|Title||The deepest mitochondrial genome sequenced from Mariana Trench Hirondellea gigas (Amphipoda)|
|Publication Type||Journal Article|
|Year of Publication||2016|
|Authors||Lan Y., Sun J., Bartlett DH, Rouse GW, Tabata H.G, Qian PY|
|Journal||Mitochondrial DNA Part B-Resources|
|Type of Article||Article|
|Keywords||amphipod; Challenger Deep; Hirondellea gigas; Mitogenome; phylogeny|
Hirondellea gigas is an amphipod that is a dominant animal resident living in the Challenger Deep (similar to 11,000m depth) of the Mariana Trench, which is the world deepest point in the ocean. Here we report a nearly complete mitochondrial genome of H. gigas, the world deepest mitogenome. The genome consists of two contigs with lengths of 8,603 bp and 6,984 bp, respectively, and it includes 13 complete protein-coding genes, 2 rRNA genes, and 21 tRNA genes. The ends of both contigs are highly repetitive and AT rich. The gene order of H. gigas is similar to another amphipod (Onisimus nanseni) in the same superfamily, Lysianassoidea.
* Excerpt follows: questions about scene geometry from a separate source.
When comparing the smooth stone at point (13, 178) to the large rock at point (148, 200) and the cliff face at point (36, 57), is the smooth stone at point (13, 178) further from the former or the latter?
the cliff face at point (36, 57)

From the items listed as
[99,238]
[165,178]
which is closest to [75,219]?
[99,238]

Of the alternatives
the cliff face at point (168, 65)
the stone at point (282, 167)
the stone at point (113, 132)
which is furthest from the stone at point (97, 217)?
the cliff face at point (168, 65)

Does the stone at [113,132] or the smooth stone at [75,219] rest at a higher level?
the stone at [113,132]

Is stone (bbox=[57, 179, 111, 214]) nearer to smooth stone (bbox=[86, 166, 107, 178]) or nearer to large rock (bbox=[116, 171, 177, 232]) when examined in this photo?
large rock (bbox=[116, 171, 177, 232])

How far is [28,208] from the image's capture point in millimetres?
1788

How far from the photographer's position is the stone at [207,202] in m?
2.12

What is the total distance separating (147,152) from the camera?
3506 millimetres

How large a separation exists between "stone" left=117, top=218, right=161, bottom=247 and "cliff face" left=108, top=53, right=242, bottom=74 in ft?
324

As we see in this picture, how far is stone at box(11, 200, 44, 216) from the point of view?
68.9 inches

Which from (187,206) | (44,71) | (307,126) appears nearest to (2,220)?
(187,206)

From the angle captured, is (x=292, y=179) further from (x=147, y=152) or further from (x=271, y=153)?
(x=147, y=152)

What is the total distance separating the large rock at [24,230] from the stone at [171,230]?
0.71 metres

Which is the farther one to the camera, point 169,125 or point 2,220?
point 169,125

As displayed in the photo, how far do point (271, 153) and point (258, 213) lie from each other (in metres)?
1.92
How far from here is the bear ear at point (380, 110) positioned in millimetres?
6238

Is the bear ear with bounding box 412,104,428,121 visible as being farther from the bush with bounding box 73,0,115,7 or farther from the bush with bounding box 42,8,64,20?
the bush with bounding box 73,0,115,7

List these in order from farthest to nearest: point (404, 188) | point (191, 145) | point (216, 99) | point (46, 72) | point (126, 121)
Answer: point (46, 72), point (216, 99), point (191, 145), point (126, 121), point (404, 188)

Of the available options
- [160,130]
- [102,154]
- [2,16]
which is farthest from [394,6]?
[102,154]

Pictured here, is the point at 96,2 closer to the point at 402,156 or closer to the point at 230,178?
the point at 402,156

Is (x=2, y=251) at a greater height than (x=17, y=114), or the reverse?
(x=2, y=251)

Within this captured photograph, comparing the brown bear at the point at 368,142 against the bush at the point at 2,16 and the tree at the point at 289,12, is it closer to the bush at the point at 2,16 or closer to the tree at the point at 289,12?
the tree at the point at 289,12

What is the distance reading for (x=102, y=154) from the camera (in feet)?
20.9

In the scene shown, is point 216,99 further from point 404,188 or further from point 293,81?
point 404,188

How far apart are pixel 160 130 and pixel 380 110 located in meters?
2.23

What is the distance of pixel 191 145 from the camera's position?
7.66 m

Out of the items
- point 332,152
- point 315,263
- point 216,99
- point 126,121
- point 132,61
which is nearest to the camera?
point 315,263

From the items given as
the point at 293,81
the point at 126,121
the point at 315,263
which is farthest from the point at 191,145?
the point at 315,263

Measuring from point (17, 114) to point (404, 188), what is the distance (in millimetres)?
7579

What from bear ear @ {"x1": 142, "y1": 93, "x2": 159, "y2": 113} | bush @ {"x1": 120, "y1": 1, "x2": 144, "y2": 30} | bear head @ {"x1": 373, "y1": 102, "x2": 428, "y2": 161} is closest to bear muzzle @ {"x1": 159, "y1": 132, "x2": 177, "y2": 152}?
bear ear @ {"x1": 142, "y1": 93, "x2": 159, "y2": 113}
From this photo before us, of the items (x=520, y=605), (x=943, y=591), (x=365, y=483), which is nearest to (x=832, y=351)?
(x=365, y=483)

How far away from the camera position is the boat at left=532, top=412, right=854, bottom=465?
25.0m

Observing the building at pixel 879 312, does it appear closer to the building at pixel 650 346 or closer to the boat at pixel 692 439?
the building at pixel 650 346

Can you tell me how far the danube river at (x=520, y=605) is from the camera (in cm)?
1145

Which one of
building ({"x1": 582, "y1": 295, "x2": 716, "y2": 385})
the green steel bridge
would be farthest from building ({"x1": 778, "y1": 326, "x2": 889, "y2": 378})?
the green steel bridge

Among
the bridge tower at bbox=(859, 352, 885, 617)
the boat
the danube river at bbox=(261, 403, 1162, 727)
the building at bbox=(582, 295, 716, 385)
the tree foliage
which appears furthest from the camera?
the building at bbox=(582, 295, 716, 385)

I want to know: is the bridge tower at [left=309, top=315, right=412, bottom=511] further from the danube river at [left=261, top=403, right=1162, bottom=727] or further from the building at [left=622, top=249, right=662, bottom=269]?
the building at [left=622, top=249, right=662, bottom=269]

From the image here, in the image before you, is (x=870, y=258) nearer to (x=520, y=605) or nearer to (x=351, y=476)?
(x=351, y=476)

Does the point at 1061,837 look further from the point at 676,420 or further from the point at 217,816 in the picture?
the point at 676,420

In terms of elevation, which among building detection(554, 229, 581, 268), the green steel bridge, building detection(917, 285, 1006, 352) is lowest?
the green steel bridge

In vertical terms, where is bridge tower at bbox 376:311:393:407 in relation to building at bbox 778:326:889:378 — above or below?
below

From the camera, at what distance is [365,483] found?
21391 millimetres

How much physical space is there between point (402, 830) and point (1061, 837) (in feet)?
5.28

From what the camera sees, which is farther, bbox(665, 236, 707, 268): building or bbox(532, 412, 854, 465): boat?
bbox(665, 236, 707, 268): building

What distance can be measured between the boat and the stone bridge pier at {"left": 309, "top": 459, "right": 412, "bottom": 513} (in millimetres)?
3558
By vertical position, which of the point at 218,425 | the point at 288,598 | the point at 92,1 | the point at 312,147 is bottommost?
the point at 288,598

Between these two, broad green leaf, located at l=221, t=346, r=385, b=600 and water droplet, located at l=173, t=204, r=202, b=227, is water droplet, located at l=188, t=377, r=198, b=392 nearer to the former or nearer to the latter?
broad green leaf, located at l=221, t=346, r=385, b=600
Phylogenetic analysis showed that Lysianassoidea is grouped with Gammaroidea and Calliopioidea in the same clade. Our result also suggested that the H. gigas collected from Izu-Bonin Trench and Japan Trench are indeed the same species as those from the Mariana Trench. These results will contribute to a better understanding of the phylogeny of amphipod and other hadal species.